### Available records
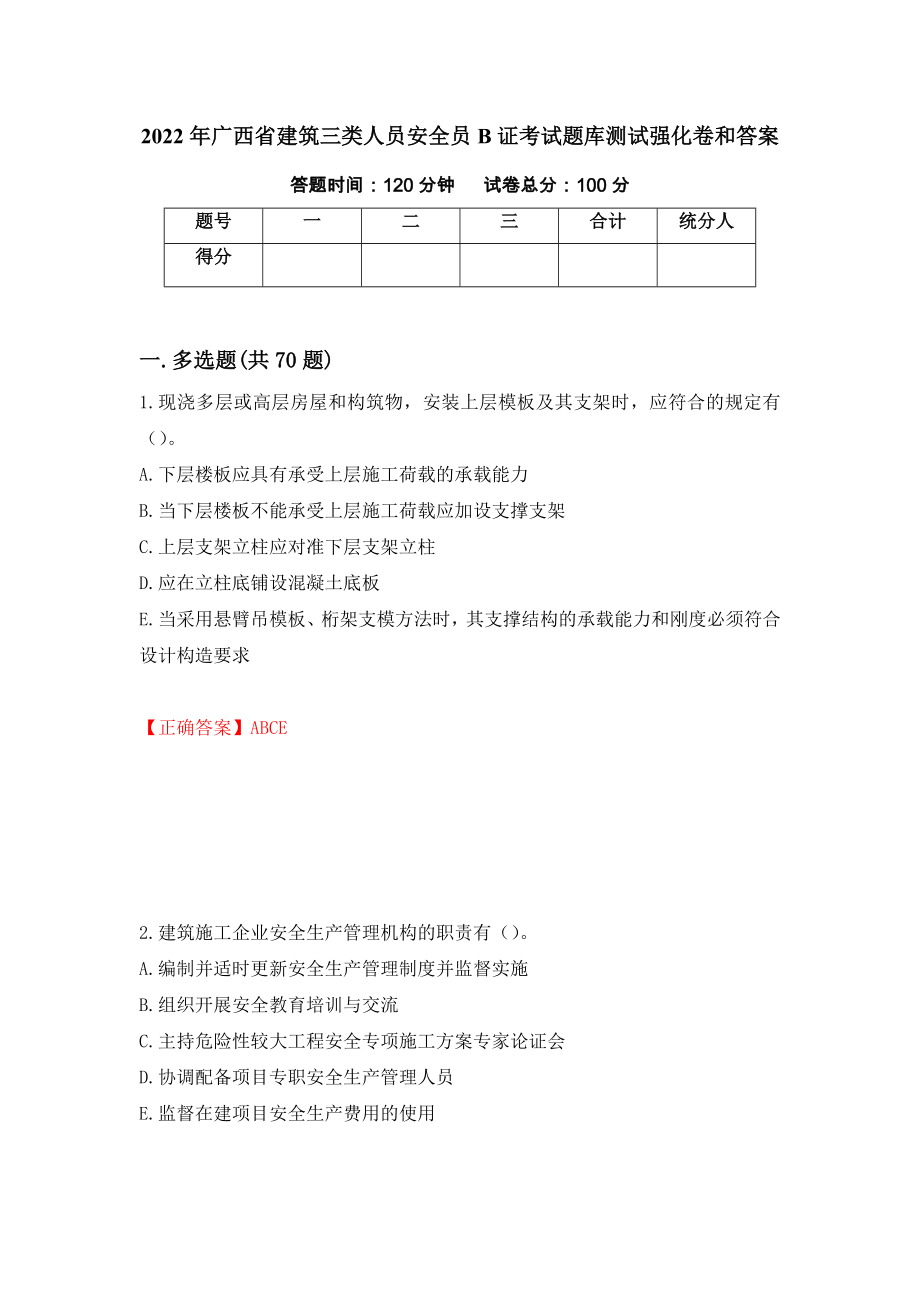 2022年广西省建筑三类人员安全员B证考试题库测试强化卷和答案

答题时间：120分钟　　试卷总分：100分

| 题号 | 一 | 二 | 三 | 合计 | 统分人 |
|---|---|---|---|---|---|
| 得分 | | | | | |

一.多选题(共70题)

1.现浇多层或高层房屋和构筑物，安装上层模板及其支架时，应符合的规定有（）。

A.下层楼板应具有承受上层施工荷载的承载能力

B.当下层楼板不能承受上层施工荷载应加设支撑支架

C.上层支架立柱应对准下层支架立柱

D.应在立柱底铺设混凝土底板

E.当采用悬臂吊模板、桁架支模方法时，其支撑结构的承载能力和刚度必须符合设计构造要求

【正确答案】ABCE

2.建筑施工企业安全生产管理机构的职责有（）。

A.编制并适时更新安全生产管理制度并监督实施

B.组织开展安全教育培训与交流

C.主持危险性较大工程安全专项施工方案专家论证会

D.协调配备项目专职安全生产管理人员

E.监督在建项目安全生产费用的使用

### Task objective
Write the data above out exactly. Leave out any pictures.

### Task solution
 2022年广西省建筑三类人员安全员B证考试题库测试强化卷和答案

答题时间：120分钟　　试卷总分：100分

| 题号 | 一 | 二 | 三 | 合计 | 统分人 |
|---|---|---|---|---|---|
| 得分 | | | | | |

一.多选题(共70题)

1.现浇多层或高层房屋和构筑物，安装上层模板及其支架时，应符合的规定有（）。

A.下层楼板应具有承受上层施工荷载的承载能力

B.当下层楼板不能承受上层施工荷载应加设支撑支架

C.上层支架立柱应对准下层支架立柱

D.应在立柱底铺设混凝土底板

E.当采用悬臂吊模板、桁架支模方法时，其支撑结构的承载能力和刚度必须符合设计构造要求

【正确答案】ABCE

2.建筑施工企业安全生产管理机构的职责有（）。

A.编制并适时更新安全生产管理制度并监督实施

B.组织开展安全教育培训与交流

C.主持危险性较大工程安全专项施工方案专家论证会

D.协调配备项目专职安全生产管理人员

E.监督在建项目安全生产费用的使用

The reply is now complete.